**INPUT DATA**:
-----

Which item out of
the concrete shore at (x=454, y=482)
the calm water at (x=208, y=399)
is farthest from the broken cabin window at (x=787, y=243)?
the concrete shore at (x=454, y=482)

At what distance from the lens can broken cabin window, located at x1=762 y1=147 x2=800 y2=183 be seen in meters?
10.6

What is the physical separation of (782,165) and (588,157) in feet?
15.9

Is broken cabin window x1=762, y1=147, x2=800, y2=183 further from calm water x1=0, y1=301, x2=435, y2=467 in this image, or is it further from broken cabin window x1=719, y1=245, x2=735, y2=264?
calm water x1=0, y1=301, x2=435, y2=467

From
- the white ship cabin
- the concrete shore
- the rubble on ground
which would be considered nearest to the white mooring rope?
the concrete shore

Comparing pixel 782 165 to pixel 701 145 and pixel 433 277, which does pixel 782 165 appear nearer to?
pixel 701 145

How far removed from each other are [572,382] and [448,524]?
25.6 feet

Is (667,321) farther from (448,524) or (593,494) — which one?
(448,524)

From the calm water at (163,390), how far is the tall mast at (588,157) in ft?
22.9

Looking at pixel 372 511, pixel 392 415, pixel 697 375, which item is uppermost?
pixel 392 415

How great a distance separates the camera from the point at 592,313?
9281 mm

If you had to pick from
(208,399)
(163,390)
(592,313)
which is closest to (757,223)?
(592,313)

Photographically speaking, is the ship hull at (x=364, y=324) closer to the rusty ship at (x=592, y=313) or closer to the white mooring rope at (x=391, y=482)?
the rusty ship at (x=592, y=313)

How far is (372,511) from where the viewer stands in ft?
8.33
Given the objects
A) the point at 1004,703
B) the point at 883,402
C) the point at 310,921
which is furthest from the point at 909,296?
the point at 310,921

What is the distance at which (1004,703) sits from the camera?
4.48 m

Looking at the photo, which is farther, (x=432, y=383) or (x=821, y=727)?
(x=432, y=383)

-----

**EXERCISE**:
Can you render every line of the material above as a Markdown table with the columns Row and Text, numbering the rows in order and skipping blank lines?

**EXERCISE SOLUTION**:
| Row | Text |
|---|---|
| 1 | Which item out of |
| 2 | the concrete shore at (x=454, y=482) |
| 3 | the calm water at (x=208, y=399) |
| 4 | is farthest from the broken cabin window at (x=787, y=243)? |
| 5 | the concrete shore at (x=454, y=482) |
| 6 | At what distance from the lens can broken cabin window, located at x1=762 y1=147 x2=800 y2=183 be seen in meters? |
| 7 | 10.6 |
| 8 | What is the physical separation of (782,165) and (588,157) in feet? |
| 9 | 15.9 |
| 10 | Is broken cabin window x1=762, y1=147, x2=800, y2=183 further from calm water x1=0, y1=301, x2=435, y2=467 in this image, or is it further from broken cabin window x1=719, y1=245, x2=735, y2=264? |
| 11 | calm water x1=0, y1=301, x2=435, y2=467 |
| 12 | From |
| 13 | - the white ship cabin |
| 14 | - the concrete shore |
| 15 | - the rubble on ground |
| 16 | which would be considered nearest to the white mooring rope? |
| 17 | the concrete shore |
| 18 | Comparing pixel 782 165 to pixel 701 145 and pixel 433 277, which does pixel 782 165 appear nearer to? |
| 19 | pixel 701 145 |
| 20 | How far removed from each other are [572,382] and [448,524]? |
| 21 | 25.6 feet |
| 22 | Is (667,321) farther from (448,524) or (593,494) — which one? |
| 23 | (448,524) |
| 24 | From the calm water at (163,390), how far is the tall mast at (588,157) in ft? |
| 25 | 22.9 |
| 26 | Looking at pixel 372 511, pixel 392 415, pixel 697 375, which item is uppermost? |
| 27 | pixel 392 415 |
| 28 | How great a distance separates the camera from the point at 592,313? |
| 29 | 9281 mm |
| 30 | If you had to pick from |
| 31 | (208,399) |
| 32 | (163,390) |
| 33 | (592,313) |
| 34 | which is closest to (757,223)? |
| 35 | (592,313) |
| 36 | Photographically speaking, is the ship hull at (x=364, y=324) closer to the rusty ship at (x=592, y=313) or closer to the white mooring rope at (x=391, y=482)? |
| 37 | the rusty ship at (x=592, y=313) |
| 38 | How far is (372,511) from where the viewer stands in ft? |
| 39 | 8.33 |
| 40 | Given the objects |
| 41 | A) the point at 1004,703 |
| 42 | B) the point at 883,402 |
| 43 | C) the point at 310,921 |
| 44 | which is furthest from the point at 909,296? |
| 45 | the point at 310,921 |
| 46 | What is the distance at which (1004,703) sits from the camera? |
| 47 | 4.48 m |
| 48 | Looking at the photo, which is farther, (x=432, y=383) or (x=821, y=727)? |
| 49 | (x=432, y=383) |